Cuando el 2 de julio de 1998 salió publicada en la prensa la esquela de Francisco Paesa, fallecido en Tailandia, muchos respiraron. Por fin desaparecía del mapa el espía que, entre otras cosas, había negociado la entrega de Luis Roldán al gobierno español en el famoso caso de los papeles de Laos.
Sin embargo, aquel muerto estaba vivo. Aquella esquela no era más que la penúltima jugada del espía español más importante de las últimas décadas. No tenía licencia para matar como James Bond, pero vivió con la opulencia de 007: bebiendo champán Dom Perignon y acompañado de hermosas mujeres.

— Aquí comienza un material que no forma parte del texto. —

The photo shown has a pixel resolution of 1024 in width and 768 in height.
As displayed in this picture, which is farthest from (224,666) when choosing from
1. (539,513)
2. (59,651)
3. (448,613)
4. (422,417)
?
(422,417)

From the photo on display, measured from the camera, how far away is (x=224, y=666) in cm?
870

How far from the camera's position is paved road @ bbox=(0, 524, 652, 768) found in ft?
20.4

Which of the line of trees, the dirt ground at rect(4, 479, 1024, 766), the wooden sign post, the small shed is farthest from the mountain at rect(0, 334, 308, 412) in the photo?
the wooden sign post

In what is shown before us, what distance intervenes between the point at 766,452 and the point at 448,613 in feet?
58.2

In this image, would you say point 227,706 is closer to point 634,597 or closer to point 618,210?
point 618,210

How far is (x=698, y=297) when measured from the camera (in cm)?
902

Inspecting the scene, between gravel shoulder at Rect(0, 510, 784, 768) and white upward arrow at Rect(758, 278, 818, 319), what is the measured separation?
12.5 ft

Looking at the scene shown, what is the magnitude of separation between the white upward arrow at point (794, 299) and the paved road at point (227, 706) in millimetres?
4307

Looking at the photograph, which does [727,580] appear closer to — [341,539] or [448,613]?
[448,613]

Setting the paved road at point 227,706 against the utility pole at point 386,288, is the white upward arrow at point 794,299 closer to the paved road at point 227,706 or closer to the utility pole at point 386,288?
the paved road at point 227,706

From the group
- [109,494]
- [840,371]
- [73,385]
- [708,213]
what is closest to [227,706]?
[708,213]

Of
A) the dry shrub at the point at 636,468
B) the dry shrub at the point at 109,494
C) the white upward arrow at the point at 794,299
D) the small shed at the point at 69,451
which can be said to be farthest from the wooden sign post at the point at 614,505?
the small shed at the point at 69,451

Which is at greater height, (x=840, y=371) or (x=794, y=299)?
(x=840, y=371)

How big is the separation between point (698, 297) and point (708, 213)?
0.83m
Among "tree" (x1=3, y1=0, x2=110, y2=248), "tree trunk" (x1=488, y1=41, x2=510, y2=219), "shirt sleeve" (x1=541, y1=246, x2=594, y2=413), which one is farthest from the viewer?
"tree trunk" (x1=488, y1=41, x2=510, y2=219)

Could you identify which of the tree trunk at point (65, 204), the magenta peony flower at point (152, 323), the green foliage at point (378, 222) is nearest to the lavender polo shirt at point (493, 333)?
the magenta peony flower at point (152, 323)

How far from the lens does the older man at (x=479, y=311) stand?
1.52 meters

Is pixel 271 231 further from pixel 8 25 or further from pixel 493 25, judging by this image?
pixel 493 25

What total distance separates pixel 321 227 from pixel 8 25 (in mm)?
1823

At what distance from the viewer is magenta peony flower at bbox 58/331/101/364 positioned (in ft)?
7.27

No era un personaje de ficción, pero se comportaba como los héroes de las novelas de John Le Carré.
Siempre con una causa judicial pendiente, siempre con la policía pisándole los talones, Paesa ha vivido al filo de la legalidad una existencia trepidante: estafador del presidente ecuatoguineano en 1968, traficante de armas internacional, vendedor de misiles a ETA -que culmina con la célebre Operación Sokoa-, mediador en el caso GAL intercediendo a una testigo protegida por Garzón, agente secreto del Ministerio del Interior en los años más oscuro del felipismo.
Una historia trepidante que ha inspirado la última película de Alberto Rodríguez, director de La isla mínima.